There are two ways you can go about this: I'll explain both ways.

Solution 1: Using logarithmic properties
The first way is to use logarithmic properties.

We can take the natural logarithm to all three terms to utilise our exponents.

Hence, ln2ᵃ = ln5ᵇ = ln10ⁿ becomes:
aln2 = bln5 = nln10.

What's so neat about ln10 is that it's ln(5·2).
Using our logarithmic rule (log(ab) = log(a) + log(b),
we can rewrite it as aln2 = bln5 = n(ln2 + ln5)

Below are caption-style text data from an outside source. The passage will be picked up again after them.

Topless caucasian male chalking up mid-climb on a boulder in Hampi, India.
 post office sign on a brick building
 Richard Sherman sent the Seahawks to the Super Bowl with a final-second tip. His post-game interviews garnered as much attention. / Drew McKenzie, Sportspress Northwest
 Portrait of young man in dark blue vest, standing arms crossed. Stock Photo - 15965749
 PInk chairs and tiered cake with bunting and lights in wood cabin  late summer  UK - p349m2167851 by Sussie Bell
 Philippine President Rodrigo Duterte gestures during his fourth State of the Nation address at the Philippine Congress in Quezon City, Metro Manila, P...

Since it's equal (given to us), we can let it all equal to another variable "c".

So, c = aln2 = bln5 = n(ln2 + ln5) and the reason why we do this, is so that we may find ln2 and ln5 respectively.

c = aln2; ln2 =
`(c)/(a)`
c = bln5; ln5 =
`(c)/(b)`

Hence, c = n(ln2 + ln5) = n(
`(c)/(a)` +
`(c)/(b)`)
Factorise c outside on the right hand side.

c = cn(
`(1)/(a)` +
`(1)/(b)`)
1 = n(
`(1)/(a)` +
`(1)/(b)`)

`(1)/(n)` =
`(1)/(a)` +
`(1)/(b)`


`(1)/(n)` =
`(a + b)/(ab)`
and thus, n =
`(ab)/(a + b)`

Solution 2: Using exponent rules
In this solution, we'll be taking advantage of exponents.

So, let c = 2ᵃ = 5ᵇ = 10ⁿ
Since c = 2ᵃ, 2 =
`\sqrt[a]{c}` =
`c^{(1)/(a)}`

Then, 5 =
`c^{(1)/(b)}`
and 10 =
`c^{(1)/(n)}`

But, 10 = 5·2, so 10 =
`c^{(1)/(b)}`·
`c^{(1)/(a)}`
∴
`c^{(1)/(n)}` =
`c^{(1)/(b)}`·
`c^{(1)/(a)}`


`(1)/(n)` =
`(1)/(a)` +
`(1)/(b)`
and n =
`(ab)/(a + b)`